Why does increasing the training set size not improve the results?

I have trained a model on a training set, which is not that big (overall around 120 true positives, and of course lots of negative examples). What I am trying to do is to improve the results by increasing the data size. I tried two approaches:

  1. I added data from a different domain and concatenated the data with the existing one. It increased the F-score from 0.13 to 0.14.

  2. I added the same extra data instances, but this time with a domain adaptation technique (feature augmentation). This time, I got an improvement of around 6 percent which was significant.

My question is why does the first approach help a little bit?

The additional data set was around 10 times bigger than the main data set. That is, adding around 1000 instances from a different domain increased the results 1 percent. If it didn't help at all, I think, that would be easier to explain. But now, I don't understand. If the data is biased and test set and training set are so close to each other such that the additional data set can not help, why do I get 1 percent improvement?

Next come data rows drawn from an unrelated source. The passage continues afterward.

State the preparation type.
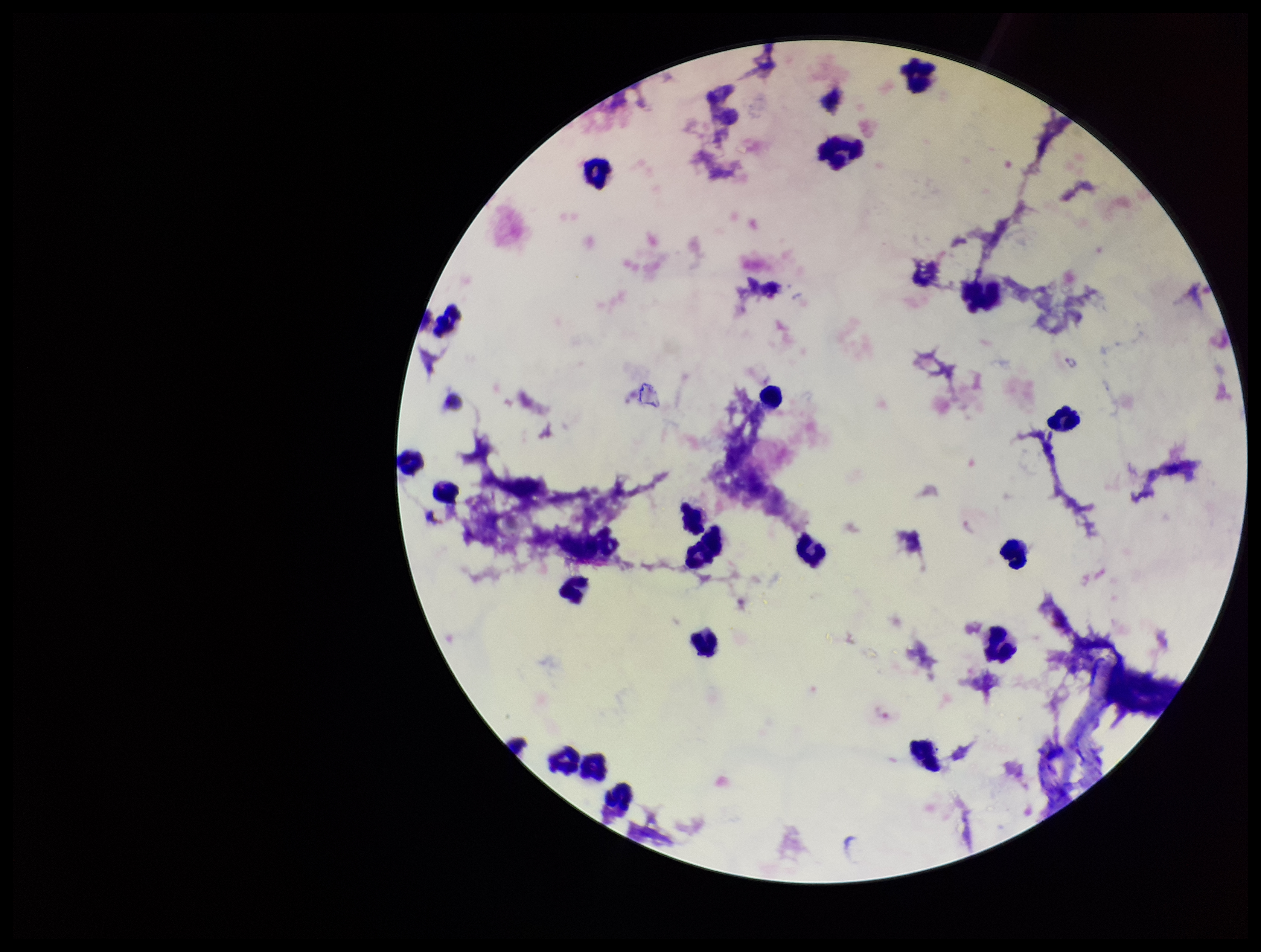

It is a thick blood smear.

stain = Giemsa
capture = smartphone photograph through the microscope eyepiece
Plasmodium parasites = seen
parasite count = 3
image size = 1261×952 pixels
field of view = single
patient malaria status = positive
leukocyte count = 23
species reported for this patient = Plasmodium vivax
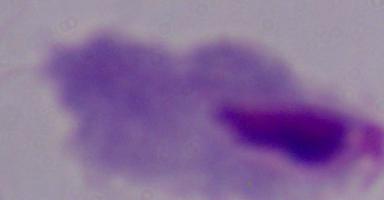
Micrograph. Captured at 1000x magnification. A trichomonad is seen.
Classify this cell by malaria status.
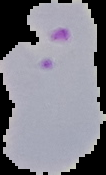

On the other hand, how do I get almost the same result when the main data set in this situation is just around 1/10 of the data? I don't understand the behaviour of the model. I am using a Naive Bayse classifier.

Topic domain-adaptation naive-bayes-classifier classification

Category Data Science


The model that you are generating is most probably under-fitting the model. Imagine, you are fitting a straight line to a non-linear data. Certainly even if you are increasing your sample size, the model is still not getting any better.

Study about learning curves and how they can be used to solve the under-fitting!